### DATA RECORDS
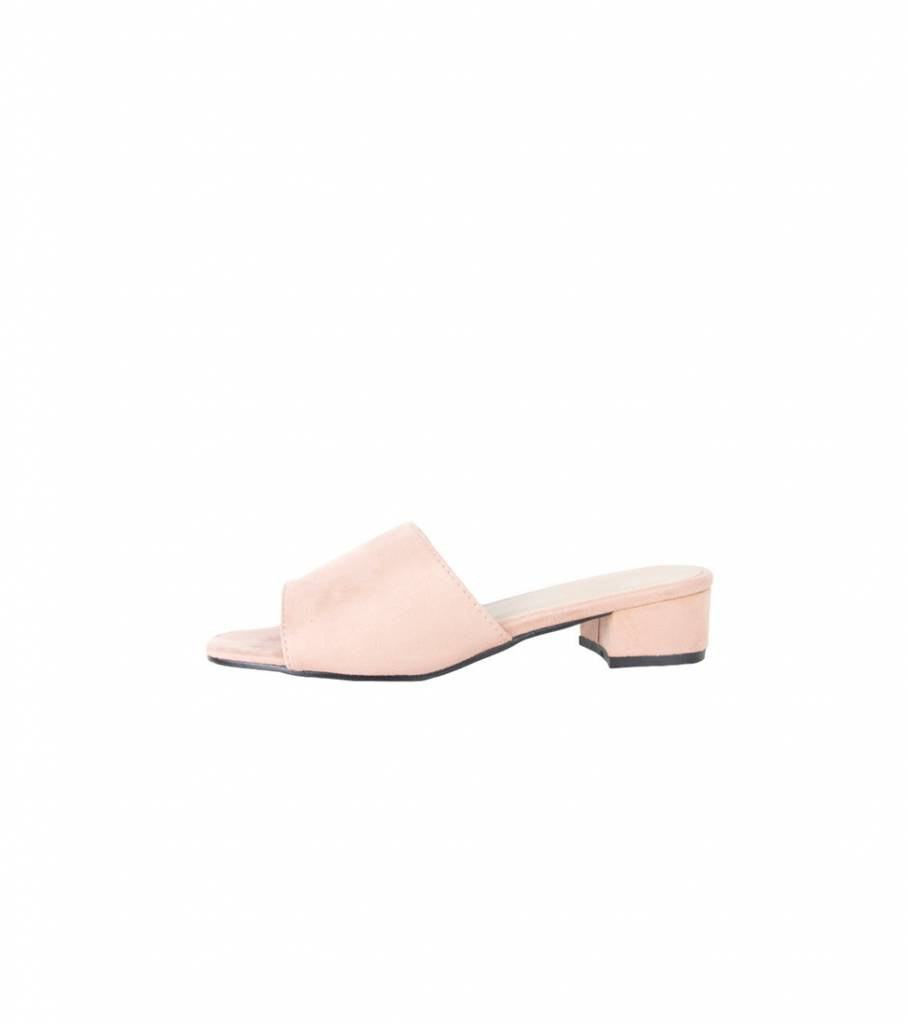 SLIP ON LOW LADY HEEL PINK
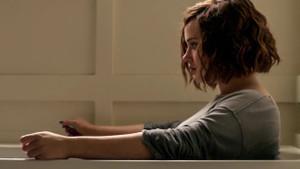 Netflix tepki gören intihar sahnesini 2 yıl sonra diziden çıkardı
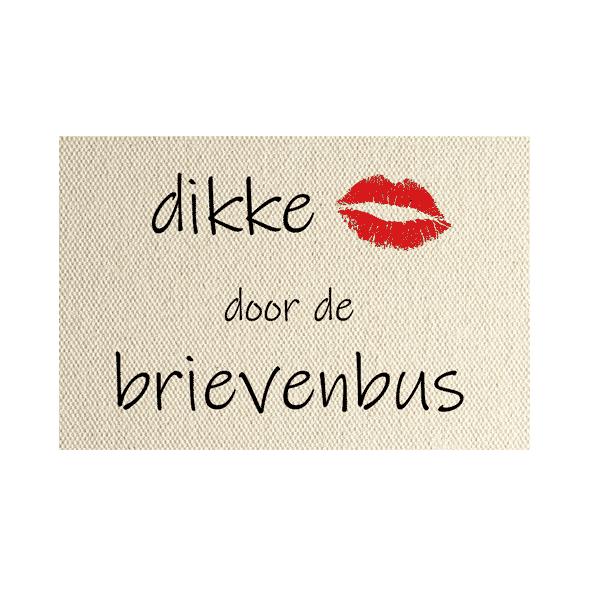 wenskaart Dikke kus door de brievenbus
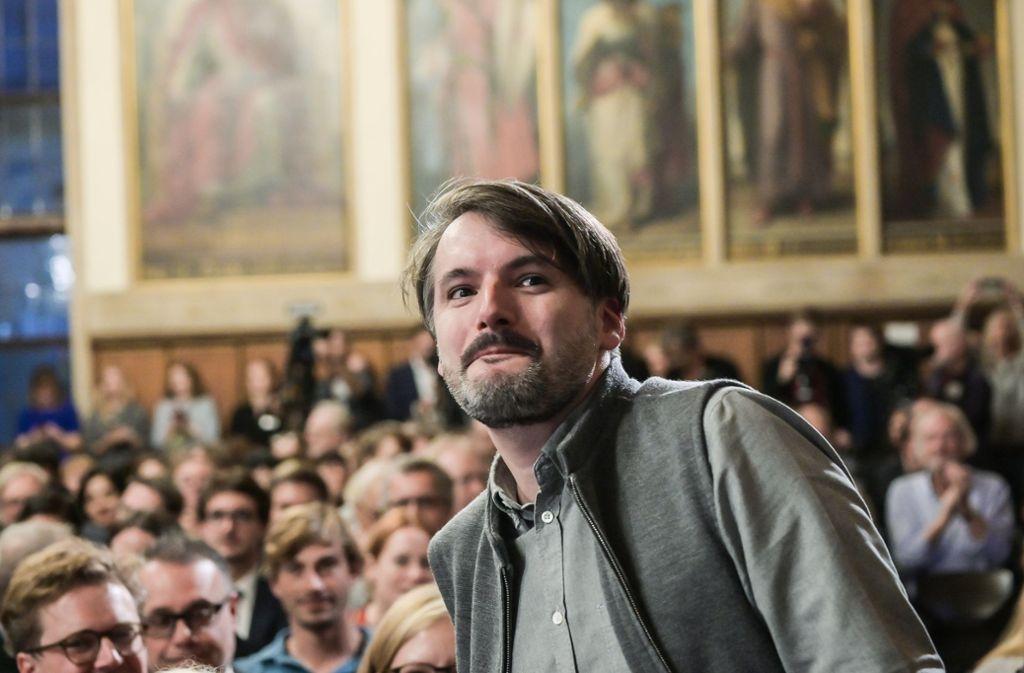 Sasa Stanisic bei der Verleihung des Deutschen Buchpreises im Frankfurter Römer. Foto: dpa/Andreas Arnold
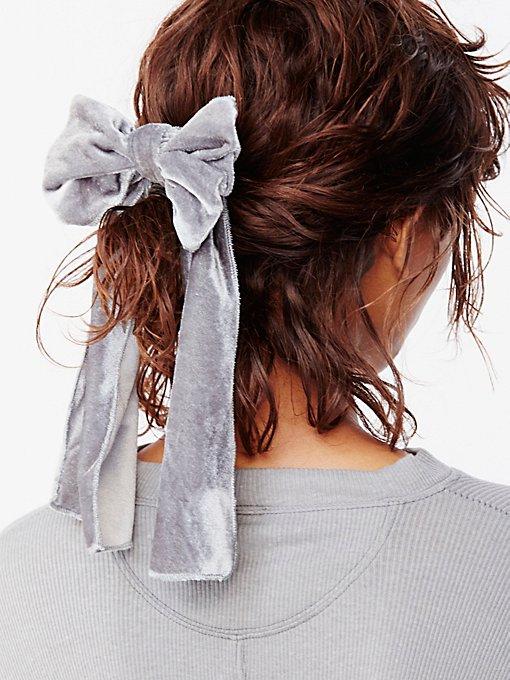 Product Image: Drippy Velvet Bow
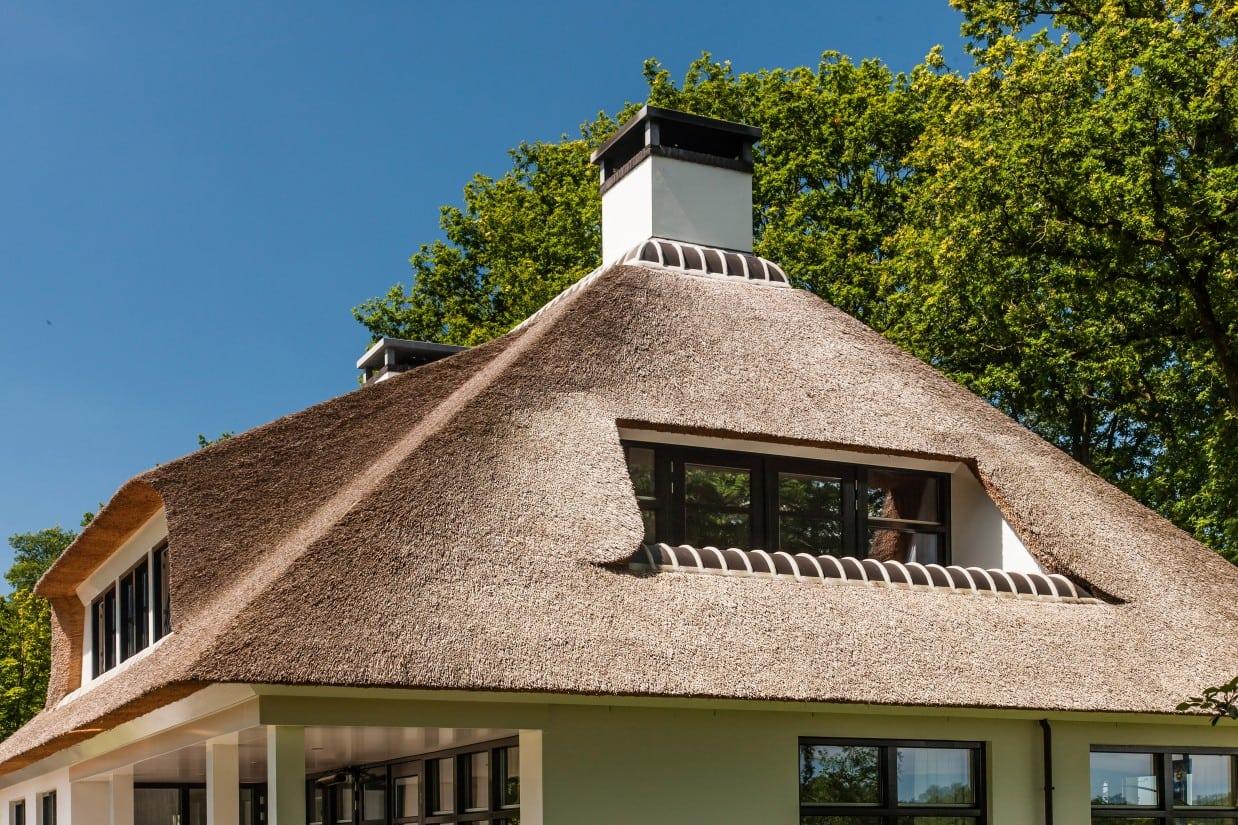 9. Rietgedekte villa bouwen, verzonken balkon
######
**WHAT IS NEEDED**
Your answer must be an exact copy of the lines from the one with "Product Image: Drippy Velvet Bow" through the final line of the data, both included, without any pictures.

**WRITTEN ANSWER**
 Product Image: Drippy Velvet Bow
 9. Rietgedekte villa bouwen, verzonken balkon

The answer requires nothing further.